▶ [WORK ITEM]: For this exercise, retype each line of the material below verbatim and omit any picture.

▶ [SOURCE DATA]:

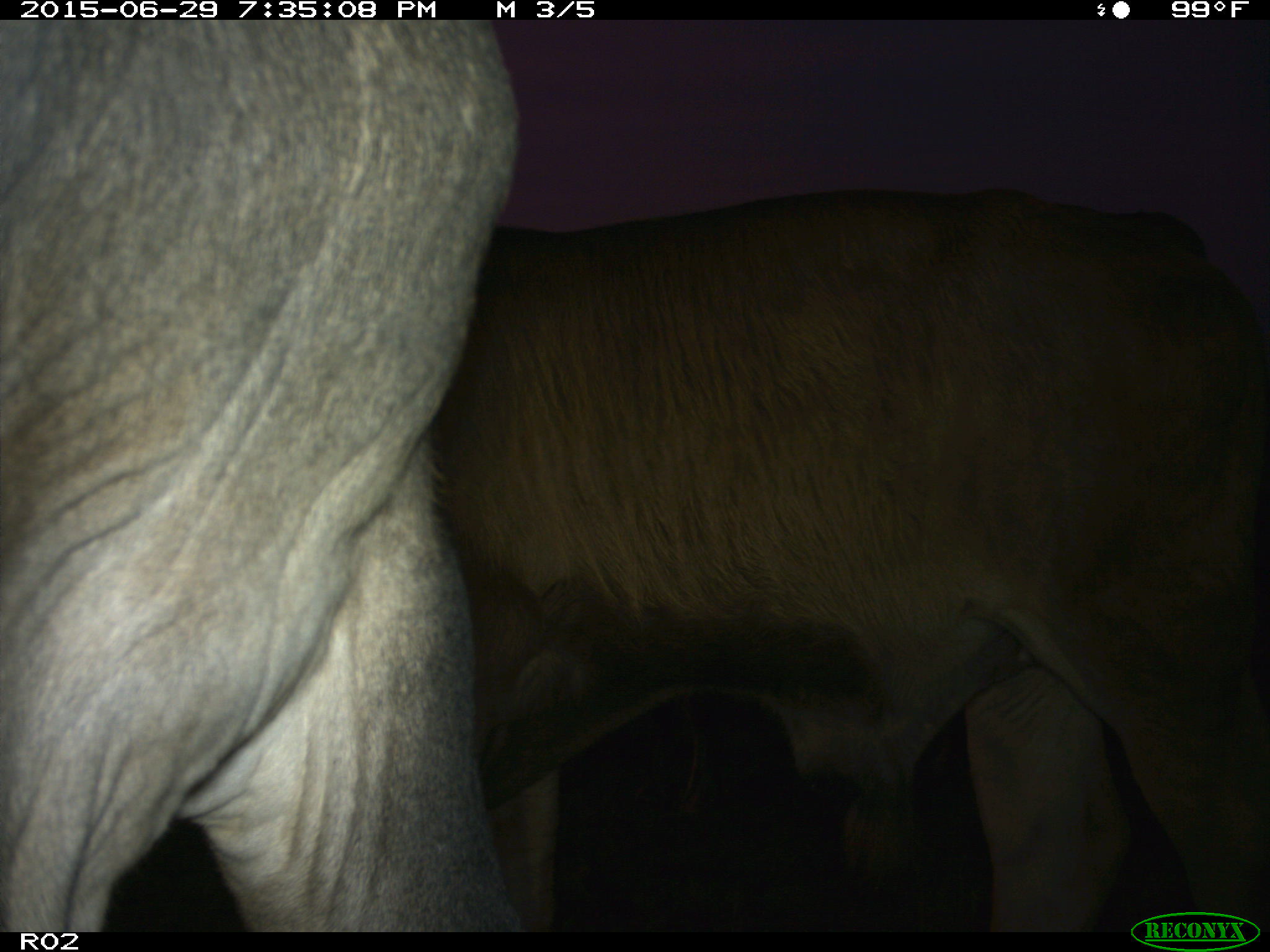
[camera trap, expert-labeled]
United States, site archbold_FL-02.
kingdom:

▶ [ANSWER SECTION]:
[camera trap, expert-labeled]
United States, site archbold_FL-02.
kingdom:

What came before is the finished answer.